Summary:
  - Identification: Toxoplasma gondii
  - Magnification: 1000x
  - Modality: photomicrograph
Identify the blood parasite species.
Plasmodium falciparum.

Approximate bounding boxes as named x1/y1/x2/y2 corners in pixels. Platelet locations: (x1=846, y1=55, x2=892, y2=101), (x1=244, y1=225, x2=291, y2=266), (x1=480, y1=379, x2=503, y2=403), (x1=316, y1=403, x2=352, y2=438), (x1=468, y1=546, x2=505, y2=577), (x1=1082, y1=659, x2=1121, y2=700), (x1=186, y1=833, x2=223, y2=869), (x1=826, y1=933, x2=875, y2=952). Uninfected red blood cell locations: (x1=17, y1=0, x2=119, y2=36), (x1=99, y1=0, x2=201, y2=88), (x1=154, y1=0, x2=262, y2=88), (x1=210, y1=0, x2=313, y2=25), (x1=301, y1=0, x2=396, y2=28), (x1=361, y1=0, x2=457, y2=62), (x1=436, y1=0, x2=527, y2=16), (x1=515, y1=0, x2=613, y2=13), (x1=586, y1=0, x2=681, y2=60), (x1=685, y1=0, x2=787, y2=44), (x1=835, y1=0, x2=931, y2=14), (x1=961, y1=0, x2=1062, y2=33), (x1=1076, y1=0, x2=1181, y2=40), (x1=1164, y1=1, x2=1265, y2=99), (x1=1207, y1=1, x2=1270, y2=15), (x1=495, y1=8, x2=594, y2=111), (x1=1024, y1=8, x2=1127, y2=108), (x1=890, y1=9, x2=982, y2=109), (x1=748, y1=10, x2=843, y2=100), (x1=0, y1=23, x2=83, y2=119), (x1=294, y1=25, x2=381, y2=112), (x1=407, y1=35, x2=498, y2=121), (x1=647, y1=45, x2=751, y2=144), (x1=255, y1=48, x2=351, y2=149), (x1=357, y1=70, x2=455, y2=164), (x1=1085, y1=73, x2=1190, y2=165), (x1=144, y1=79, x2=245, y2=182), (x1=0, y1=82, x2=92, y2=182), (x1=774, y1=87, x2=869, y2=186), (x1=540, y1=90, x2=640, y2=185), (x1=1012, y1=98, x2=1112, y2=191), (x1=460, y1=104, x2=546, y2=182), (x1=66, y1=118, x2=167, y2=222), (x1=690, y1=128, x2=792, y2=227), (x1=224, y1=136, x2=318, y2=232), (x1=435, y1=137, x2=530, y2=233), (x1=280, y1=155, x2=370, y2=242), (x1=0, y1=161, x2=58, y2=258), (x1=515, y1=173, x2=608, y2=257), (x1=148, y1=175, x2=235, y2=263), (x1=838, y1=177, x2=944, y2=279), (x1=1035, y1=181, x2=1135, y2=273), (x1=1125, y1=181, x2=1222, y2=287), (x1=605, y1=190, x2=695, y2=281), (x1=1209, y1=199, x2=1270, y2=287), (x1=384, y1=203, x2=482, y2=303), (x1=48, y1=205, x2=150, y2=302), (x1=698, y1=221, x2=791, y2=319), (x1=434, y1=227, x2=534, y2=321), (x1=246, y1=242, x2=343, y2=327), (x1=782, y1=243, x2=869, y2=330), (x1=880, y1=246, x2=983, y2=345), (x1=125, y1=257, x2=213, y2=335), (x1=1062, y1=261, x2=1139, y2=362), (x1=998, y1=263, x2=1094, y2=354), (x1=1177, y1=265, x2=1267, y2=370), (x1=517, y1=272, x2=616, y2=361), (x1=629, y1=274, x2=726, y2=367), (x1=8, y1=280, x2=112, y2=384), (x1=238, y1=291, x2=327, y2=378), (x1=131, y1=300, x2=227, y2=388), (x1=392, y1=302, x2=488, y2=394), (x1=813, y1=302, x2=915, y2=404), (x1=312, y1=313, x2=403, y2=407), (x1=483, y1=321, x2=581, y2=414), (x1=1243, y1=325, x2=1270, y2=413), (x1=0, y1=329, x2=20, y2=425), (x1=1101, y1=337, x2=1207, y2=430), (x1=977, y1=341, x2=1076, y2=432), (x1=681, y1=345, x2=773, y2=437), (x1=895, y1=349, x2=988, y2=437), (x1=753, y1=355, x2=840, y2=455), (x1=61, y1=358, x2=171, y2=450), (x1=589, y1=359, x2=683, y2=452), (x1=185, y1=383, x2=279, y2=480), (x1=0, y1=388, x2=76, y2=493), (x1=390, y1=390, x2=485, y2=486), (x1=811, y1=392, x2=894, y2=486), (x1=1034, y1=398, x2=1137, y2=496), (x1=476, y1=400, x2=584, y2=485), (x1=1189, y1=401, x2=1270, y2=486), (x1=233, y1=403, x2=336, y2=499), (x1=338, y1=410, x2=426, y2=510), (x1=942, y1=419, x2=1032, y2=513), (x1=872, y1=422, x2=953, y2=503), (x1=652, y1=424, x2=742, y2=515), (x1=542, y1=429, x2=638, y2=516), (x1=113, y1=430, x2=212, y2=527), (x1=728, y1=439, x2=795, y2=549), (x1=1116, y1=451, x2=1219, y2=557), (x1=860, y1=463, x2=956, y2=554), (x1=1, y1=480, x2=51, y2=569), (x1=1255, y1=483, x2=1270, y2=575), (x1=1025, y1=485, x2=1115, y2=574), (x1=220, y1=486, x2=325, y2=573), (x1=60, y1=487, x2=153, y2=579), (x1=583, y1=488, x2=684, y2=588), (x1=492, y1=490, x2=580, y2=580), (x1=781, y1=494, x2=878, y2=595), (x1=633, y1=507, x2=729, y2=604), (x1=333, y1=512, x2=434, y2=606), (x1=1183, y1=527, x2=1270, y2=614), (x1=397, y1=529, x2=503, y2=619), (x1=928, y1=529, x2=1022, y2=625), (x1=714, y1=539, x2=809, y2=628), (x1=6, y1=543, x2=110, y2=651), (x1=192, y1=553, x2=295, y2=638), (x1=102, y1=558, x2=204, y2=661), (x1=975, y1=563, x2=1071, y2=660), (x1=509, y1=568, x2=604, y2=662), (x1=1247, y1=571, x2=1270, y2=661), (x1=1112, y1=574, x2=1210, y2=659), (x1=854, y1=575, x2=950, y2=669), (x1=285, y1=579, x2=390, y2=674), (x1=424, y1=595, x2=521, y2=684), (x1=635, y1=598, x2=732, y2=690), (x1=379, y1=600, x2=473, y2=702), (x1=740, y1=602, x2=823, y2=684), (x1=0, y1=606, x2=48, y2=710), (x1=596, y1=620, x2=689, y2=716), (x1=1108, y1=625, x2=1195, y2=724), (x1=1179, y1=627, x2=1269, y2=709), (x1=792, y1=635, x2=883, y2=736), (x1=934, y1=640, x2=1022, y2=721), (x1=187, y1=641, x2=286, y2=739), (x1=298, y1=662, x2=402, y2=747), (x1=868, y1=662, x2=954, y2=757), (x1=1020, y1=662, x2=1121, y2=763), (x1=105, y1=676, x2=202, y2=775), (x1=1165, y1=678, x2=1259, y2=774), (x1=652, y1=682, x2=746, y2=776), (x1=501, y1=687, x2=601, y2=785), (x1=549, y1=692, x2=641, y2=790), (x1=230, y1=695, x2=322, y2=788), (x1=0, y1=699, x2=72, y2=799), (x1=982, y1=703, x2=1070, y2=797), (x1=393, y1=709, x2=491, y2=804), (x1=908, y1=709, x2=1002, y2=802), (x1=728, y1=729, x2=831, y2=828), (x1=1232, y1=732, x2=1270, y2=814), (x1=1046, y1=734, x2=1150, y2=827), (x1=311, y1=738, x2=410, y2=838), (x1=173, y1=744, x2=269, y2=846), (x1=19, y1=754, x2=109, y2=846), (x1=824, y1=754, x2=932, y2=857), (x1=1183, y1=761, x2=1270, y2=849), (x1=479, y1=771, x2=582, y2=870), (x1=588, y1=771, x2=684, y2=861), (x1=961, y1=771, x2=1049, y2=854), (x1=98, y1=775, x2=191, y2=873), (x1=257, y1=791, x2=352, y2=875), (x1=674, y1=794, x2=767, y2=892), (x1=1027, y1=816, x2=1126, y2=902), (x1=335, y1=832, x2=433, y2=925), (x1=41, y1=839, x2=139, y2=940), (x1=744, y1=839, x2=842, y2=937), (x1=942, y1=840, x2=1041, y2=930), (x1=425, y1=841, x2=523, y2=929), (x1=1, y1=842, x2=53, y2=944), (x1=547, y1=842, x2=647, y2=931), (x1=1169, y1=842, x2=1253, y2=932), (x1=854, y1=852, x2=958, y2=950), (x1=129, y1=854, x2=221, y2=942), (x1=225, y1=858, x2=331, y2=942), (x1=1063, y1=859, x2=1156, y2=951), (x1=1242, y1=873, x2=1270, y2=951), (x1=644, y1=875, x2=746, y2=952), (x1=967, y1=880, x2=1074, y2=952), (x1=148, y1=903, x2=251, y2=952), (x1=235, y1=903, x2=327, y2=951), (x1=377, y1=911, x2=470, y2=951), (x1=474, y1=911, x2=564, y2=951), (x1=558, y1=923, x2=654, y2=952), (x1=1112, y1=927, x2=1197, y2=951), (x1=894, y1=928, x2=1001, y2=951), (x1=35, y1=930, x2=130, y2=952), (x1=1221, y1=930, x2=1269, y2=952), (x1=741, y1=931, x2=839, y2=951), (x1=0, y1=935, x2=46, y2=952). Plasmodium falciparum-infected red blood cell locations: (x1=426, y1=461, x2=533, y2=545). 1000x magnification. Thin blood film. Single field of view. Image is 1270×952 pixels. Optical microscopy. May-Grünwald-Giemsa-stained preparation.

*****

What you will do: Using the records above, restate word for word the lines from the one with "- Identification: Toxoplasma gondii" through the one with "Plasmodium falciparum.", both included.

Your response:
  - Identification: Toxoplasma gondii
  - Magnification: 1000x
  - Modality: photomicrograph
Identify the blood parasite species.
Plasmodium falciparum.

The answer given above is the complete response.